'Mortgage Broker' is explained in detail and with examples in the Investments edition of the Herold Financial Dictionary, which you can get from Amazon in Ebook or Paperback edition.
A mortgage broker is a firm or sole proprietorship that performs a role as an intermediary between banks and businesses or individuals who are looking for mortgage loans. Even though banks have always vended their own mortgage products, mortgage brokers have gradually taken a larger and larger share of the loan originating market as they seek out direct lenders and banks that have the specific products that a customer wants or needs.

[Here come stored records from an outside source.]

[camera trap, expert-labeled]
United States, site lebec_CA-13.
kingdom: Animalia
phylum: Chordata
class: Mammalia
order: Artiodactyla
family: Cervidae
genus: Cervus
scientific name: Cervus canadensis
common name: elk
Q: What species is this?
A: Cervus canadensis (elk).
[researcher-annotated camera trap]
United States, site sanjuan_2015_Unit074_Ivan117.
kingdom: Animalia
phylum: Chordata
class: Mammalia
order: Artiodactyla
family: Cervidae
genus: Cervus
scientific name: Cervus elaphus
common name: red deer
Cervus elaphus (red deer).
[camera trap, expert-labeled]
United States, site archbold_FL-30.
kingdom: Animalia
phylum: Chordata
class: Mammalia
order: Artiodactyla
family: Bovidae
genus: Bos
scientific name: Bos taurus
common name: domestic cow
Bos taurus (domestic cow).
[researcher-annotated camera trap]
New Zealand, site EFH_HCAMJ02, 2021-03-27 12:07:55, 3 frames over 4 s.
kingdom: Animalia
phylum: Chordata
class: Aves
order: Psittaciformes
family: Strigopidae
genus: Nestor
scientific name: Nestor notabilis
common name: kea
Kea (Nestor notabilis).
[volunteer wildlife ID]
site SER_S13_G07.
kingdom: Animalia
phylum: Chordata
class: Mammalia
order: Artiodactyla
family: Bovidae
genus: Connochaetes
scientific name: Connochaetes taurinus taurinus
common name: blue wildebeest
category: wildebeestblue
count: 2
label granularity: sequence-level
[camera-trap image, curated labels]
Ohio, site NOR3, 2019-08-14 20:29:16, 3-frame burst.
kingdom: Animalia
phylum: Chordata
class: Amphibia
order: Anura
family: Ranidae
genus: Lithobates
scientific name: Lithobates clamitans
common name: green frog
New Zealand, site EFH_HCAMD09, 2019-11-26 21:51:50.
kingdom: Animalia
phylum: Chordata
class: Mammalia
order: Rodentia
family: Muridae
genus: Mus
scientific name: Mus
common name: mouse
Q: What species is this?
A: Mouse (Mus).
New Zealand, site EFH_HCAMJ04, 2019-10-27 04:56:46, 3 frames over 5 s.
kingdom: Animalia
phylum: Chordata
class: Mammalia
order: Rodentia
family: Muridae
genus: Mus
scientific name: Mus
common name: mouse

Nowadays, sixty-eight percent of all loans begin with mortgage brokers in the United States, making them by far and away the biggest vendors of mortgage products for banks and lenders. The remaining thirty-two percent of loans come from banks own direct marketing efforts and retail branch efforts. Mortgage broker fees are separate from the bank mortgage fees. They are based on the loans’ amounts themselves and range from commonly one to three percent of the total loan amount.
Mortgage brokers are mostly regulated in order to make sure that they comply with finance laws and banking rules in the consumer’s jurisdiction. This level of regulation does vary per state. Forty-nine of the fifty states have their own laws or boards that regulate mortgage lending within their state’s borders. The industry is similarly governed by ten different federal laws that are applied by five federal agencies for enforcement.
Banks find mortgage brokers to be an ideal means of bringing in borrowers who will qualify for a loan. In this way, a mortgage broker acts as a screening agent for a bank. Banks are furthermore able to shift forward a portion of the fraud and foreclosure risks to the loan originators using their contractual legal arrangements with them. In the originating of a loan, a mortgage broker will do the footwork of collecting and processing all of the necessary paper work associated with real estate mortgages.
Mortgage brokers should not be confused with loan officers of a bank. Mortgage brokers are typically state registered and also licensed in order to work as a mortgage broker. This makes them liable personally for any fraud that they commit during the entire life span of the loans in question. Being a mortgage broker comes with professional, legal, and ethical responsibilities that include proper disclosure of mortgage terms to consumers.
Mortgage brokers come with all kinds of experience, as do loan officers, who are employees of banks. While loan officers commonly close more loans than mortgage brokers actually do because of their extensive network of referrals within the bank for which they work, the majority of mortgage brokers make more money than loan officers make. Mortgage brokers generate the lion’s share of all loan originations within the country as well.
Mortgage brokers are all represented by the NAMB, which is the acronym for their group the National Association of Mortgage Brokers. The NAMB’s mission is to represent the industry of mortgage brokers throughout the U.S. It also offers education, resources to members, and a certification program as well.